A letter from Cam Hartford, N6GA:
Please allow me a moment of congratulatory number crunching.
Zuni Loop Mountain Expeditionary Force
Overall, out of 2617 participants, we placed #65. Thanks to Jim Lowman for pointing out that means we placed in the top 2.5% nationwide. Closer to home, we were #4 out of 182 participants in the Southwest Division, which is SoCal plus Arizona. Still closer to home, in the LAX Section, we smoked 'em all! We're #1! We're #1! Now where'd I put my big #1 foam hand....
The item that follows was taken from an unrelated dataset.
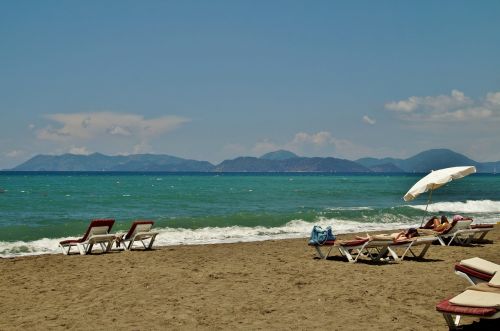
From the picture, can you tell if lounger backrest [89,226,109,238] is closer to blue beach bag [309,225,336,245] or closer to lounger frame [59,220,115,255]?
lounger frame [59,220,115,255]

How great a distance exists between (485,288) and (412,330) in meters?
1.06

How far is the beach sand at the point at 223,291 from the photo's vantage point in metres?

Not too shabby for a bunch of geezers. Well, not Paul and Tim. Hang in there, someday you guys will make geezer status.
Tnx, 72, 73,
I know most visitors will be puzzling over this; it's NOT politics. When I get back form my USAFA meeting this after, I'll riddle this out of for all of you.
For those who do understand:
73 ES GL - BCNU
UPDATE: O.K., sorry for not filling folks in about this and, yes, Odie, I did write about this before. It is the results of an amateur radio contest I participate in every year. I wrote about this as my second blog post ever:
..While not an avid devotee of CW ("Continuous Wave", as Morse code is called), I plug along at about 15-20 wpm depending n the state of mind, the ears, and the amount of time I can devote to it. But it is, as I said, a source of pride that I got my ticket before the qualifications were watered down. So, just call me an old "code warrior".
The one aspect of the hobby I am unabashedly fervent about is building and operating QRP radios. These are radios that emit 5 watts (or less) of power and, when atmospheric conditions are good, can be used to contact other hams half way across the globe. Also, these radios can be made very small and therefore operated off batteries and from exotic locations - like from your camp site in the mountains.
Talking with foreign or far-flung amateurs is called "DX" (short for "distance") and, while difficult with radios operating at 100 watts or 1,000 watts of output power, at 5 watts it requires a good deal of luck and skill.
I have a lot of the former, and a smattering of the latter.
The contest is called Field Day and takes place on the third weekend of June and requires -- no, incentivizes -- operators to choose an outdoors location where they can set up and operate in a quasi-emergency location. Points are awarded on the basis of the number of contacts a station or a group of operators will make and point multipliers awarded for the mode they operate in.
Every year, we repair to the Zuni Loop campground in the mountains near Wrightwood, California for this contest. Our QRP, battery-powered stations and the number of contacts regularly oput us up in the top echelon of those who participate ion this nation-wide (and now world-wide) contest.
This year were the bomb!
Disclaimer: through little or no skill on my part. Cam Hartford, N6GA, and others of stellar talent occasioned this triumph. So now, where's my foam hand?